__Requirements__
1. Reproduce the part of the post on transistor impedance starting with "The output impedance is" and going on through "is about 762.".
2. In the post on transistor impedance, what do most designers use to swamp the bases?

Hi Dan,
> What are the bipolar HF power transistor specs that influence or
> determine the input and output impedance?
The output impedance is a rather simple matter. If you like simplified
formulae, take the output impedance as the square of the supply voltage
divided by twice the power. And for the impedance between the collectors
of a push-pull pair, simply use the same formula, but doubling the
supply voltage.
An example, for a typical 100 watt push pull stage fed by 13.8V:
13.8 times 2 (for the push pull) is 27.6. Squared, it is about 762.
Divided by 200 (twice the power output), is 3.8. That would be the
approximate collector-to-collector impedance.
Now, do you want it more precisely? It's not all that difficult, and
it's no black magic. When you feed an amp with 13.8V, the peak RF
voltage the transistor can produce is a little less than 13.8V, because
of its saturation voltage. How much, depends on its characteristics, and
how you are using it. At higher frequency, the saturation voltage is
higher too. But let's take 1 Volt, which is typical. So the peak RF
voltage is 12.8, and between the collectors of a push-pull stage, it's
twice that, or 25.6V. And since the RMS voltage is 0.707 of the peak, we
have 18.1V RMS between collectors.
You want 100 watts. Since W = V * A, we need 100/18.1 = 5.52 amperes of
RF through the transformer primary. And by Ohm's law, 18.1 V divided by
5.52 A is 3.28 Ohm. That's the real output impedance of this stage. And
the discrepancy with the 3.8 Ohm given by the simplified formula is
simply because that formula assumes the transistors are perfect,
saturating at zero Volt! Plug in 12.8V instead of 13.8V in that simple
formula, and you will get the correct result, as long as your
transistors really saturate at 1V.
All this is for linear service. If you are willing to distort the
envelope of teh signal, then you will be driving the transistors into
saturation, resulting in the RMS voltage being more than 0.707 times the
peak. Up to 0.9 would be typical, at lower frequencies. This will make
the output impedance higher, for a given power and voltage. Or expressed
the other way around, a 100 watt, 13.8V amplifier like those used in
almost all our modern HF radios can deliver only those 100 watts in
linear service, but if overdriven will produce up to about 160 watts on
the lower bands, at the same impedance levels, but with severe
distortion (the splatter will make you famous if you do this).
Input impedance cannot be calculated as simply. A good practical
assumption is that it's about the same as the collector impedance! That
is, as long as the transistors don't have internal impedance matching.
VHF transistors often do, and then the input impedance is higher. And
the input impedance of non-ballasted transistors is lower, but
non-ballasted RF power transistors are pretty much an extinct species
today. They weren't fit for survival in the wild.
Anyway, this gives just the magnitude of the input impedance. Its phase
angle can easily be off by as much as 60 degrees, to either side. A
typical transistor will have inductive input impedance at some
frequencies, and capacitive at others. That's why most designers choose
to swamp the bases with low value resistors. That gives a more
predictable impedance into which to design the drive transformer and the
feedback network, and also adds a lot of stability, at the cost of some
gain.

__Material supplied__
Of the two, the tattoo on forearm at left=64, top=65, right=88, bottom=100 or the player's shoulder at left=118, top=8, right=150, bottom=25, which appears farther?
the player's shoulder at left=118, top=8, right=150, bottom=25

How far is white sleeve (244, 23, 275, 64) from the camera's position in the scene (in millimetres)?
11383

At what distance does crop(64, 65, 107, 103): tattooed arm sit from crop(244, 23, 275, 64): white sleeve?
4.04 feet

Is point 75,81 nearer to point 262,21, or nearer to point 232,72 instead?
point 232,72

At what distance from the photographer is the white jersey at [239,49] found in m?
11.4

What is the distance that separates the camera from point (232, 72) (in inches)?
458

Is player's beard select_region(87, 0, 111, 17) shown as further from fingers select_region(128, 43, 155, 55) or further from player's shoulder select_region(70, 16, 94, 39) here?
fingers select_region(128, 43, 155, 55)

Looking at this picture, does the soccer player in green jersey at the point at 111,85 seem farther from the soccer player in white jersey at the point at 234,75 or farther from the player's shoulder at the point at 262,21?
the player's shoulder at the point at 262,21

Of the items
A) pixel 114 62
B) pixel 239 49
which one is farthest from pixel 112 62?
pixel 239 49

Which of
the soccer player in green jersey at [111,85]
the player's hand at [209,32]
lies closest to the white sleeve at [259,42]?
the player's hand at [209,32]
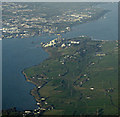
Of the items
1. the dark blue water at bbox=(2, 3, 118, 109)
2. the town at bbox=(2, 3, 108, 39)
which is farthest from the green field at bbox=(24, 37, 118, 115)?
the town at bbox=(2, 3, 108, 39)

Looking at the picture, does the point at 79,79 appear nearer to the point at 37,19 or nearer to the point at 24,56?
→ the point at 24,56

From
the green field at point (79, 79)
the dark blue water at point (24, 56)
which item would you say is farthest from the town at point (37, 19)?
the green field at point (79, 79)

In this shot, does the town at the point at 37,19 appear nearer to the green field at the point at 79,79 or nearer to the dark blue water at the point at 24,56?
the dark blue water at the point at 24,56

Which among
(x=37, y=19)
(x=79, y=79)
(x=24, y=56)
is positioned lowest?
(x=79, y=79)

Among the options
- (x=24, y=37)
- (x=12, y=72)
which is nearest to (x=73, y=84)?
(x=12, y=72)

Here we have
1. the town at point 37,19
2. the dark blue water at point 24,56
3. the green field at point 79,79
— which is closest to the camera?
the green field at point 79,79

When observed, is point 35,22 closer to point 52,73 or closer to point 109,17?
point 109,17

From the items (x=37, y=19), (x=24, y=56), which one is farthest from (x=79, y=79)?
(x=37, y=19)
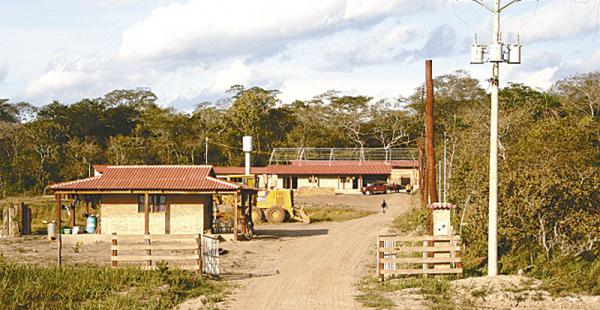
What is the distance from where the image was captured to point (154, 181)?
3347 centimetres

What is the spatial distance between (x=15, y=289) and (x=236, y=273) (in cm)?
668

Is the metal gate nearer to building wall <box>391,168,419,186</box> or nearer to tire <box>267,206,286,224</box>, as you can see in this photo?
tire <box>267,206,286,224</box>

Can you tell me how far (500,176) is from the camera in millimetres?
21047

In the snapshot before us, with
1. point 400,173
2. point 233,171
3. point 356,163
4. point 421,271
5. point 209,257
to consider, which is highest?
point 356,163

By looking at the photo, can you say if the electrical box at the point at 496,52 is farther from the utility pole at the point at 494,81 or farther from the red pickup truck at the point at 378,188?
the red pickup truck at the point at 378,188

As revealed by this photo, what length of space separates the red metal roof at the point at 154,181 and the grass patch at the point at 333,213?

__Expected results__
1.
The output impedance is a rather simple matter. If you like simplified
formulae, take the output impedance as the square of the supply voltage
divided by twice the power. And for the impedance between the collectors
of a push-pull pair, simply use the same formula, but doubling the
supply voltage.
An example, for a typical 100 watt push pull stage fed by 13.8V:
13.8 times 2 (for the push pull) is 27.6. Squared, it is about 762.

2. Low value resistors.